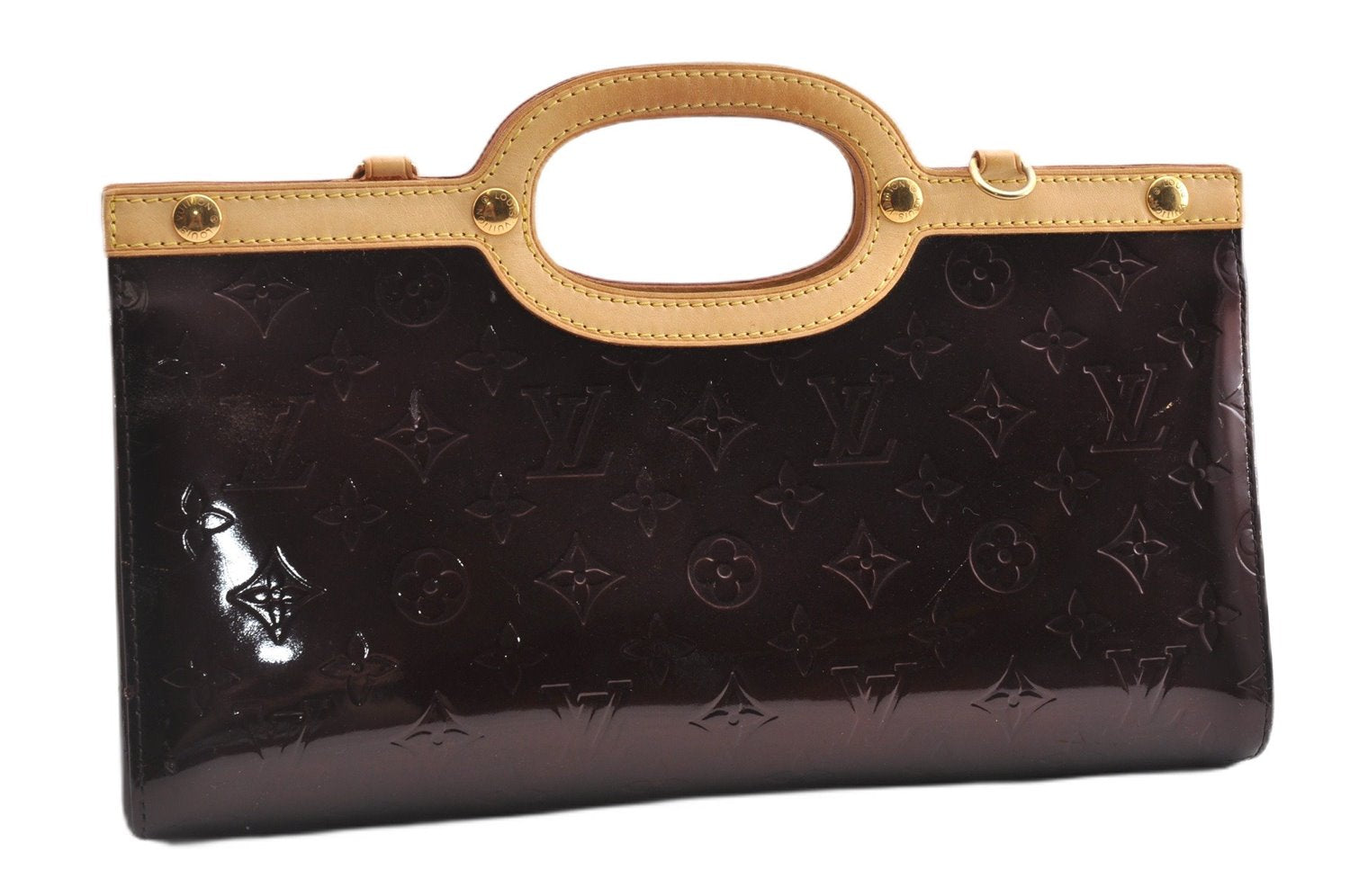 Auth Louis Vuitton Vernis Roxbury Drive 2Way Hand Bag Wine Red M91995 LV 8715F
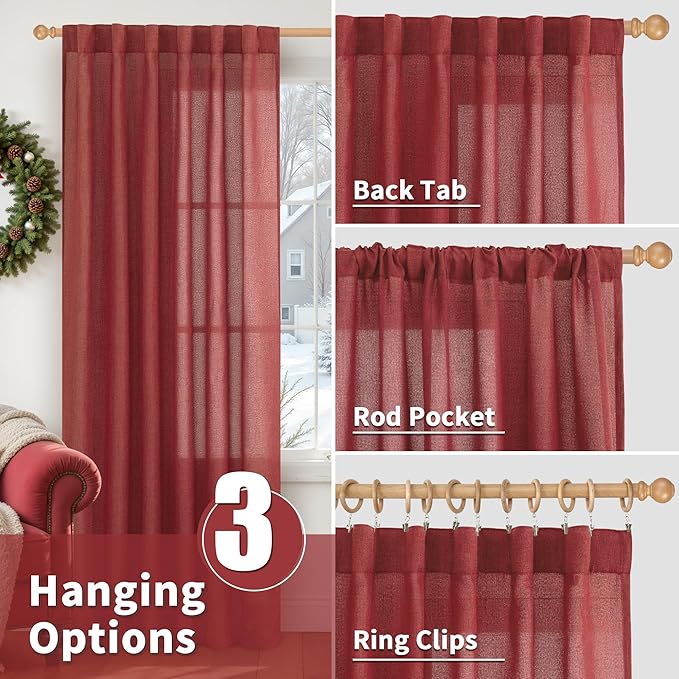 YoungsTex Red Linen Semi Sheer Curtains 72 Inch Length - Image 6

* * *

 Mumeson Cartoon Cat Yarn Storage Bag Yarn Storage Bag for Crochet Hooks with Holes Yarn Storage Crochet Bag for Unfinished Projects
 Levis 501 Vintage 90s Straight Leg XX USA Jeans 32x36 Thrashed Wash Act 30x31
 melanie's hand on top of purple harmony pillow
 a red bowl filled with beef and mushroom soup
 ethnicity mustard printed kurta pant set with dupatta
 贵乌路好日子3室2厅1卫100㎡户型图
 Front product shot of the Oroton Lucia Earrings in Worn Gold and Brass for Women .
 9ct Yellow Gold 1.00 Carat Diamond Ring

§ Task instructions: Give the exact lines, and only those, from the line containing "Front product shot" through the line containing "9ct Yellow Gold 1.00 Carat Diamond Ring" in the entries above.

§ Problem solution:
 Front product shot of the Oroton Lucia Earrings in Worn Gold and Brass for Women .
 9ct Yellow Gold 1.00 Carat Diamond Ring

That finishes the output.